Scene-based reasoning records
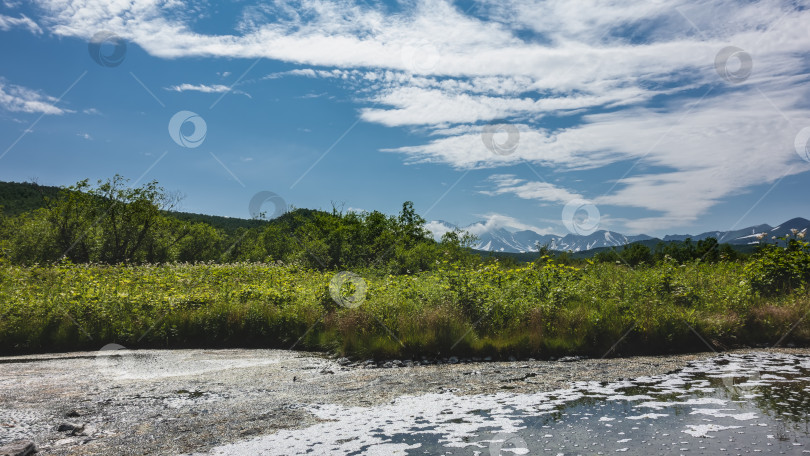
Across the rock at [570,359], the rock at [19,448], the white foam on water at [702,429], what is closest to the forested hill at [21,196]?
the rock at [19,448]

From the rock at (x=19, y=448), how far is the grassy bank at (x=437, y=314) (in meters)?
7.40

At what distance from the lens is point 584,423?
261 inches

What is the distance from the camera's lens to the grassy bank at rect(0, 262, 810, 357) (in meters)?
12.6

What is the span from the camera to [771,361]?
10.7 meters

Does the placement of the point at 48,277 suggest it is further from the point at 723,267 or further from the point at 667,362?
the point at 723,267

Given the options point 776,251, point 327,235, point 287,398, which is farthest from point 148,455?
point 327,235

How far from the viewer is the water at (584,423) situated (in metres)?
5.72

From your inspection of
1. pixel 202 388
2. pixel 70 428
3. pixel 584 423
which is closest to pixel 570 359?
pixel 584 423

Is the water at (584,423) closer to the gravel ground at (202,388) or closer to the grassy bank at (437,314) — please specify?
the gravel ground at (202,388)

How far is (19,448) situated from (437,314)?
9.16m

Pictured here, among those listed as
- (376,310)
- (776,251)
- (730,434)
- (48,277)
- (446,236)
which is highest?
(446,236)

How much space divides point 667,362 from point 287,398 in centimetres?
851

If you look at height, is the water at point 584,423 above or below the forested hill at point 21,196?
below

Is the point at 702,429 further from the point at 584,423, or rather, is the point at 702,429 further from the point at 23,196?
the point at 23,196
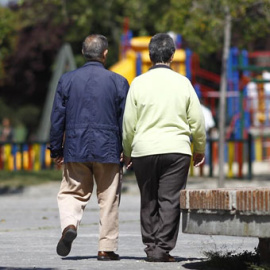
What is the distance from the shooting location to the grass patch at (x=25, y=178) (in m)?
21.6

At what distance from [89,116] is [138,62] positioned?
16.6 meters

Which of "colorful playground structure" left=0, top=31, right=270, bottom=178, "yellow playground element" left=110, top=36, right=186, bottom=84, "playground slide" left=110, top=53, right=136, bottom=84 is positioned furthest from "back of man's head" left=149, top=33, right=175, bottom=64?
"playground slide" left=110, top=53, right=136, bottom=84

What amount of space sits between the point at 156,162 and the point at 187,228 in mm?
790

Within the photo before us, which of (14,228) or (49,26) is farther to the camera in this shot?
(49,26)

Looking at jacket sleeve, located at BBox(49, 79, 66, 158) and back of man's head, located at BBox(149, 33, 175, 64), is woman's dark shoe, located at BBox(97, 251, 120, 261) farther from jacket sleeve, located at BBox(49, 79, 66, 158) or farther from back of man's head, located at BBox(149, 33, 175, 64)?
back of man's head, located at BBox(149, 33, 175, 64)

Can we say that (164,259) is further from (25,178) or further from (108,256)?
(25,178)

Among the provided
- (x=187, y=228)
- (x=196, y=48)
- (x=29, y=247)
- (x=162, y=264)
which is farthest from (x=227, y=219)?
(x=196, y=48)

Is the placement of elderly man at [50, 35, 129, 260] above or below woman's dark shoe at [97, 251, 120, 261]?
above

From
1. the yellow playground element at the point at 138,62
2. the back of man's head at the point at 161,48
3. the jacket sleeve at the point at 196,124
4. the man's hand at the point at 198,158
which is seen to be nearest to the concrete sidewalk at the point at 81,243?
the man's hand at the point at 198,158

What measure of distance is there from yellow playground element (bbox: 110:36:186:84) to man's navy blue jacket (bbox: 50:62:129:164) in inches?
643

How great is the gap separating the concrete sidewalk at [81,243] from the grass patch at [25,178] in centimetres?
436

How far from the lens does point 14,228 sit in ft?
40.4

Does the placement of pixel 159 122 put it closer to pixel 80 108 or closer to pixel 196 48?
pixel 80 108

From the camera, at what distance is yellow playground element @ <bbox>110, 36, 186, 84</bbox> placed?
25325 millimetres
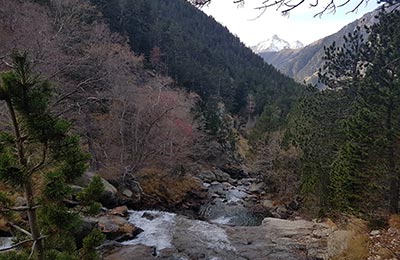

PROMPT:
Filter the listing down to the lines that contain the word "above", and copy each one. Treat uppercase and lowercase as different.

SOLUTION FOR THIS EXERCISE:
If you look at height, is the water at point 584,423 above or below the forested hill at point 21,196?
Is the placement of elderly man at [50, 35, 129, 260] above or below woman's dark shoe at [97, 251, 120, 261]?
above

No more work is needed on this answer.